それに対して、Twitter上で以下の様なコメントを頂きました。

失礼します。この論文のレビューだけで深いスクワットが必ずしもいいということにはならないと思います

その後、以下のようなやり取りがありました(議論に関係ないツイートは省略してあります)。


Twitterという、字数が限られた環境で反論するのが大変だったので、ブログで反論させてもらうことにしました。

 

私の反論

まず、「垂直跳とスポーツで用いられる各跳躍は異なる」という点について。それはその通りだと思います。しかし、元のブログ記事を読んで頂ければわかるように、私が否定・非難しているのは「スポーツ競技中のジャンプではそれほど深くしゃがまないから、クウォータースクワットの方が特異的で効果的なトレーニングができる」という思考です。つまり「向上させたい動作と可動域が似ているエクササイズのほうがトレーニング効果が高いorパフォーマンス向上に直結する」という考え方です(残念ながら、このような考えをするアスリートやコーチは多く、私がS&Cコーチとして深いスクワットをやらせようとしても「競技中はそんなにしゃがまないから意味無いじゃん」と反論されることもしばしばです)。もしこの考え方が正しいのであれば、垂直跳と可動域が似ているクウォータースクワットのほうが、垂直跳能力向上のトレーニング効果が高いはずですが、この研究ではそのような結果にはなりませんでした。つまり、この考え方を否定する1つのエビデンスになったという事です。この点において、「垂直跳とスポーツで用いられる各跳躍は異なる」という事実はまったく関係ないので、そこを指摘したりそこに拘ったりするのは的外れです。

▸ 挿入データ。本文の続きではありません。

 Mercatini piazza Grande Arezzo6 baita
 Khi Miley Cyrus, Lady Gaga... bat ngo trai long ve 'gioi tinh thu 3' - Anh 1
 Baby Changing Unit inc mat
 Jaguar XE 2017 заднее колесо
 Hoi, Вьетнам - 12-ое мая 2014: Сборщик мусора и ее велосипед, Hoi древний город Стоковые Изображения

また、私は(適切なフォームを維持できる範囲内で全可動域を使う)フルスクワット推奨派ですが、フルスクワットを推奨する理由をこの研究結果に求めてはいません。あくまでも「向上させたい動作と可動域が似ているエクササイズのほうがトレーニング効果が高いorパフォーマンス向上に直結する」という考え方を否定する目的でこの研究結果を使ったにすぎません。フルスクワットを推奨する理由については、「フルスクワットは重いウエイトを用いてより多くの筋をより大きな可動域でトレーニングできるエクササイズです。これにより、多くの筋を全可動域で鍛える事が可能になり、それがスポーツ競技のいろいろな動作のパフォーマンス向上に貢献するという考えです。」と元のブログ記事で説明しています。したがって「この論文のレビューだけで深いスクワットが必ずしもいいということにはならない」とか「必ずしも効果が『浅いもの<深いもの』と断定までは出来ない」とか「 深い浅いの良し悪しを断定することに,あの論文は十分なエビデンスかどうかというのが疑問なだけです」といった指摘も的外れです。そもそも、そんなこと言っていないので。 

 

まとめ

以上が私の反論です。それに対してさらに再反論を頂いたら、本ブログ記事を更新する形で紹介したいと思います。「的外れ」という強い言い方で反論をしてしまいましたが、個人が特定されてしまうのにも関わらず、一連のツイートを私のブログで取り上げる許可を頂いた勇気には感謝です。また、他人の主張を鵜呑みにする人よりも、自分の脳ミソで色々と考える人のほうが信用できます。これに懲りずに、今後も何かあればコメントを頂ければと思います。

 

以下は2015/1/20に追加しました。

その後

このブログ記事における私の反論に対してコメントを頂き、Twitter上で議論をしたのでそれを追加しておきます。

 

 

 

 

 

 

 

 

 

 

 

これとは違う流れの議論はコチラ↓

 

 

 

 

 

 

 

 

 

さらに別の流れの議論はコチラ↓

 

 

@ns19910626 同じ重量を用いるのであれば、より深いフルのほうがクウォーターよりも膝伸展トルクの要求度は高いと思いますが、実際にはクウォーターのほうがより重い重量を挙上できるしトレーニングでもより重い重量を使うと思うので、そんなに単純ではないと思います。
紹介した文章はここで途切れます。